Sherman began publishing essays and articles in 1972 and has published widely in magazines, print anthologies and web-publications. He has published six monographs, including two anthologies of his texts, Cultural Engineering (edited by Willard Holmes, National Gallery of Canada, Ottawa, 1983) and Before and After the I-Bomb: An Artist in the Information Environment (edited by Peggy Gale, Banff Centre Press, Alberta, 2002).
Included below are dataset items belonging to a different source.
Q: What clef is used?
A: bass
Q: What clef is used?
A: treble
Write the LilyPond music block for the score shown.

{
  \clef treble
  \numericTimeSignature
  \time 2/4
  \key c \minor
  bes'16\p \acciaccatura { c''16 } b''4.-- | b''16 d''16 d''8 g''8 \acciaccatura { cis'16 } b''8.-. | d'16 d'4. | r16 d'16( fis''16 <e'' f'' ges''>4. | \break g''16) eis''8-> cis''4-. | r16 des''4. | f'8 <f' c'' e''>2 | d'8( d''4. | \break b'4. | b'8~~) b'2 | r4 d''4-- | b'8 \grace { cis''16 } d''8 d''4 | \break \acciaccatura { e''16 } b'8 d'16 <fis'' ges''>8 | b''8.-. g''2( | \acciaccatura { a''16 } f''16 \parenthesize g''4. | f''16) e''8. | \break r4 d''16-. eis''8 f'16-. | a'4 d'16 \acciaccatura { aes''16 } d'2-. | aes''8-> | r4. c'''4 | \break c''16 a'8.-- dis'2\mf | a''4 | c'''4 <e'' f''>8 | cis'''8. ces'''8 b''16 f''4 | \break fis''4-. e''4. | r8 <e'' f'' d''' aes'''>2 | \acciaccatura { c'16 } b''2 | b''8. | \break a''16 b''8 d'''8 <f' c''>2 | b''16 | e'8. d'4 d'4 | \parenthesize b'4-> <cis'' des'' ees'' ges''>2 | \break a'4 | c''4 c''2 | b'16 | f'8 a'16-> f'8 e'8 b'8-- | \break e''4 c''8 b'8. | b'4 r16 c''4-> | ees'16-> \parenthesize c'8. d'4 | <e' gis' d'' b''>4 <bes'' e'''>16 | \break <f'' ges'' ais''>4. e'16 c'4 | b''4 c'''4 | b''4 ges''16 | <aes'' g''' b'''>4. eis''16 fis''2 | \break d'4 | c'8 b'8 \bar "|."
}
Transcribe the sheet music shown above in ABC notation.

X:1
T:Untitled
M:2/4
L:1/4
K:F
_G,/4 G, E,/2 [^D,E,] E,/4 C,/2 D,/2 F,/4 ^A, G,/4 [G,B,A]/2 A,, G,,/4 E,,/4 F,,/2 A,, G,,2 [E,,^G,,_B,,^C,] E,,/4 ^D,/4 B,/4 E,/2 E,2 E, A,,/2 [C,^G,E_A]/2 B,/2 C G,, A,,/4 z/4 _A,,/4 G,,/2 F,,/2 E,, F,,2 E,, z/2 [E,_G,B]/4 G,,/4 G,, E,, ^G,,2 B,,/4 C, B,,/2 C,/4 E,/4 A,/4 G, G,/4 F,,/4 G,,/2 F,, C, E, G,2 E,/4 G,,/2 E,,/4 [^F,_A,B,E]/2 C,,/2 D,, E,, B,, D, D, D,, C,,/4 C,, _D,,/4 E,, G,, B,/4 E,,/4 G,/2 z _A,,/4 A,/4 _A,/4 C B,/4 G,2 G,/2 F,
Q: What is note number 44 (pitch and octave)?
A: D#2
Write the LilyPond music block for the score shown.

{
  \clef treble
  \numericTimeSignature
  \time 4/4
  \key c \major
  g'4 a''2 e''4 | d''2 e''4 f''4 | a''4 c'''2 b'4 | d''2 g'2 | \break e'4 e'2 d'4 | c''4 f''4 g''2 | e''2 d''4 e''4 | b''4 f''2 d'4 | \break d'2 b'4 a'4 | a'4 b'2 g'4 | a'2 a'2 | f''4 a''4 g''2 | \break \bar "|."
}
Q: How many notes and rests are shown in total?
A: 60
He has been active in the electronic digital network culture since the early 1980s, actively publishing and interacting on listservs and contemporary social media, including the video file-sharing websites YouTube and Vimeo.

==Books==

===As author===

- 3 Death Stories, Art Metropole (Toronto, Ontario), 1978.
- "Animal Magnetism", Only Paper Today (Toronto, Ontario), Vol. 4, No. 10, 1978.
- "1 Traditional Methodology for Processing Information (under the influence of Brian Molyneaux and Jay Yager)", Metropolitan Toronto Library/Art Gallery of Ontario, June 1978.
- Vocation/Vacation: Banff Information Base (co-authored with Jan Pottie), Banff Centre for the Arts (Banff, Alberta), 1981.
- Cultural Engineering, ed. Willard Holmes, National Gallery of Canada Ottawa, 1983. (ISBN 0-88884-498-0)
- Before and After the I-Bomb: An Artist in the Information Environment, ed. Peggy Gale, Banff Centre Press (Banff, Alberta), 2002.

===Exhibit catalogues===

- Ferguson, Bruce. "Tom Sherman", in Canada Video (exhibition catalogue), National Gallery of Canada (Ottawa), 1980, in English, French and Italian, pp. 60–78. (ISBN 0-88884-442-5)
- Blanchette, Manon. "Tom Sherman, Video and Writing (Un aspect différent de la télévision)": Musée d'art contemporain, Montréal, 4 Mars 1982-4 avril 1982 (ISBN 978-2-551-04587-7)
- Cuperman, Pedro. "Tom Sherman: Meditations on Video & Language", Point of Contact Gallery, Syracuse, New York, October 25-November 30, 2012

==Awards==
- Bell Canada Award for Excellence in Video Art, 2003
- Canada's Governor General's Awards in Visual and Media Arts, 2010

video still from Exclusive Memory, Tom Sherman, 1987

==Public collections (selected)==

National Gallery of Canada, Vancouver Art Gallery, Museum of Modern Art (New York), Whitney Museum of American Art, Art Gallery of Nova Scotia, Musee d'art contemporain (Montreal), Art Gallery of Ontario (Toronto), Ottawa Art Gallery, Municipality of Ottawa/Carleton, Northwestern University (Illinois), Museo Nacional Centro de Arte Reina Sofia (Madrid), Mel Hoppenheim School of Cinema (Montreal), University of Toronto, Ryerson University, Dalhousie Art Gallery (Halifax), Winnipeg Art Gallery, External Affairs/Government of Canada (Paris), The Banff Centre (Alberta), Rose Goldsen Archive of New Media Art/Cornell University, Concordia University Art Gallery, Art Metropole (Toronto), Nova Scotia College of Art and Design (Halifax), Modlin Center for the Arts, University of Richmond (Virginia), The Western Front (Vancouver).

==Personal==

Sherman divides his time between Syracuse, New York and Port Mouton, Nova Scotia.